_Work item A:_
Answer these questions from the passage on Rasch analysis in chemistry education below, each on its own line:
(i) Which concept inventory did Wren and Barbera (2014) analyze with Rasch analysis?
(ii) Which version of the Rasch model did Wei, Liu, Wang, and Wang (2012) use?
(iii) What method was used to validate ACID I?
_Work item B:_ Repeat the stretch of the passage on Rasch analysis in chemistry education below from "The Rasch model however" through "using Rasch analysis.", word for word.
_Work item C:_
Decide whether each statement agrees with the passage on Rasch analysis in chemistry education below. Answer yes or no, and quote the words from the passage that settle it.
(i) Ryan and Reid (2016) drew on ACS general chemistry exam scores from pretest and posttest data.
(ii) ACID I was validated using Rasch analysis.
(iii) Hale, Lutter, and Shultz (2016) developed an instrument to measure undergraduate students' pedagogical content knowledge of thin layer chromatography.

_Selected passage:_

Rasch analysis was used to assess the complexity of middle and high school students’ knowledge in various content areas of chemistry by predicting item difficulty (Bernholt & Parchmann, 2011). Rasch analysis was also used for investigating instrument functioning and item difficulty and person ability which helped validate an ordered multiple-choice test for assessing students’ understanding of matter (Hadenfeldt, Bernholt, Liu, Neumann, and Parchmann 2013). A similar study (Wei, Liu, Wang, & Wang, 2012) used partial-credit Rasch model to determine the validity and reliability of a computer-modeling based instrument to assess students’ understanding of matter. These studies demonstrate the limited use of the Rasch model in chemical education.
The Rasch model has been utilized sparingly while designing concept inventories. Rasch analysis was used on a thermochemistry concept inventory (TCI). It was reported that all the items showed good functioning, the TCI was well targeted to the ability of students and the TCI is a measure of overall student ability providing evidence of concurrent validity (Wren & Barbera, 2014).
The Rasch model however has been used to add to psychometric data on existing concept inventories. The Chemical Concepts Inventory (CCI) (Mulford & Robinson, 2002) has been the source of further investigations. A method based on Rasch modeling to measure learning gains in chemistry was introduced (Pentecost & Barbera, 2013). Gain analysis was compared using normalized learning gain calculations and Rasch modeling on data using the chemical concepts inventory (CCI) and it was found that Rasch modeling gave information on students’ learning of specific content by comparing item difficulty and student ability on the same scale. Additions were made to the existing psychometric data on the Chemical Concepts Inventory (CCI) by conducting CTT and Rasch analysis (Barbera, 2013). The unidimensionality, item fit and, reliability were reported using Rasch analysis.
In addition to Barbera’s (Barbera, 2013) work utilizing CTT and Rasch analysis to validate a concept inventory, these two models have been utilized together in chemical education research. CTT and Rasch analysis was employed to study the impact of the flipped classroom on students’ performance and retention rate where ACS general chemistry exam scores were used from pretest and posttest data and the items on the exam were validated (Ryan & Reid, 2016). CTT and Rasch analysis was also used to test the validity of the Chemical Representations Inventory (CRI) when administered to students and instructors and it was reported that the test functioned reasonably well for the intended purpose (Taskin, Bernholt, & Parchmann, 2015).
The presence of concept inventories in organic chemistry is lacking with the exception of ACID I (McClary & Bretz, 2012), which was used to test organic chemistry students’ alternate conceptions of acids and bases, and it was validated using only CTT. Hence the use of Rasch techniques to validate concept inventories in organic chemistry is absent. Rasch analysis was however used to explore the relationship between person ability and item difficulty on a questionnaire studying teaching assistants’ pedagogical content knowledge in 1H NMR spectroscopy (Connor & Shultz, 2018). Rasch techniques were used to validate an instrument developed to measure graduate students’ pedagogical content knowledge of thin layer chromatography (Hale, Lutter, & Shultz, 2016). These studies demonstrate that there are examples of Rasch analysis being utilized in organic chemistry education but none have utilized Rasch analysis to validate concept inventories.

_Record extracts:_
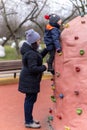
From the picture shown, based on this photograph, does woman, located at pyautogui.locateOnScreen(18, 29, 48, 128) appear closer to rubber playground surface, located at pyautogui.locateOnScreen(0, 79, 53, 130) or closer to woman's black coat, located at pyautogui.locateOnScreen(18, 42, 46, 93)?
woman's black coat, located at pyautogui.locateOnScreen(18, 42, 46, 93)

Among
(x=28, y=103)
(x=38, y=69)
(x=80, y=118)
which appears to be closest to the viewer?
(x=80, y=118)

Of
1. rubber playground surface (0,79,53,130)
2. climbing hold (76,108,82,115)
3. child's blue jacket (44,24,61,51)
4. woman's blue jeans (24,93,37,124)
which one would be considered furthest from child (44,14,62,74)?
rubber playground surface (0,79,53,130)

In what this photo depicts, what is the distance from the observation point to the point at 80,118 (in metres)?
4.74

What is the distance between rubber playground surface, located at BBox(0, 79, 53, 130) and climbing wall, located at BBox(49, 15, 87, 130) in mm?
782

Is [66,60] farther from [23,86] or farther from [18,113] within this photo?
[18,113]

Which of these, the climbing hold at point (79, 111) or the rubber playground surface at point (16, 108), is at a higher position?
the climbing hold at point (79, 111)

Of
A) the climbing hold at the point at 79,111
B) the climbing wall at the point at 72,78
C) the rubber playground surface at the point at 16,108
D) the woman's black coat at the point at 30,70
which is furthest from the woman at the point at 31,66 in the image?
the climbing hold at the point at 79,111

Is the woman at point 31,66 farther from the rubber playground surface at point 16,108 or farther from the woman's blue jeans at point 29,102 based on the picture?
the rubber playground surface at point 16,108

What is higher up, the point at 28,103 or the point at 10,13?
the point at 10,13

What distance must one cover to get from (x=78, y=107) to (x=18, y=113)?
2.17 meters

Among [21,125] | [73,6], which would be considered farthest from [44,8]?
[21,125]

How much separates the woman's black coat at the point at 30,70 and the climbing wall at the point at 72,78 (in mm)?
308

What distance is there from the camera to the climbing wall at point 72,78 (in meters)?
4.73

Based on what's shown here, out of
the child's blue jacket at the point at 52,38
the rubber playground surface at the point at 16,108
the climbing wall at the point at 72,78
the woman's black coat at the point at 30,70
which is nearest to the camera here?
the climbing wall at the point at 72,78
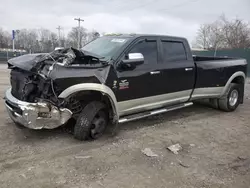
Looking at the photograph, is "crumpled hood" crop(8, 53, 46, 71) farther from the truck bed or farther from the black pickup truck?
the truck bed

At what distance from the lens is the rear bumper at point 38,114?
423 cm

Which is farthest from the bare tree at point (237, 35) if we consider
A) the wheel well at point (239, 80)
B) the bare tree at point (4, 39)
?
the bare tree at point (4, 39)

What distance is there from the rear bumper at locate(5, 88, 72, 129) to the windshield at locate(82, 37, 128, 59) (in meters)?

_Response box A:_
(i) A thermochemistry concept inventory (TCI).
(ii) The partial-credit Rasch model.
(iii) Only CTT.

_Response box B:_
The Rasch model however has been used to add to psychometric data on existing concept inventories. The Chemical Concepts Inventory (CCI) (Mulford & Robinson, 2002) has been the source of further investigations. A method based on Rasch modeling to measure learning gains in chemistry was introduced (Pentecost & Barbera, 2013). Gain analysis was compared using normalized learning gain calculations and Rasch modeling on data using the chemical concepts inventory (CCI) and it was found that Rasch modeling gave information on students’ learning of specific content by comparing item difficulty and student ability on the same scale. Additions were made to the existing psychometric data on the Chemical Concepts Inventory (CCI) by conducting CTT and Rasch analysis (Barbera, 2013). The unidimensionality, item fit and, reliability were reported using Rasch analysis.

_Response box C:_
(i) Yes: "where ACS general chemistry exam scores were used from pretest and posttest data"
(ii) No: "it was validated using only CTT"
(iii) No: "graduate students’ pedagogical content knowledge of thin layer chromatography"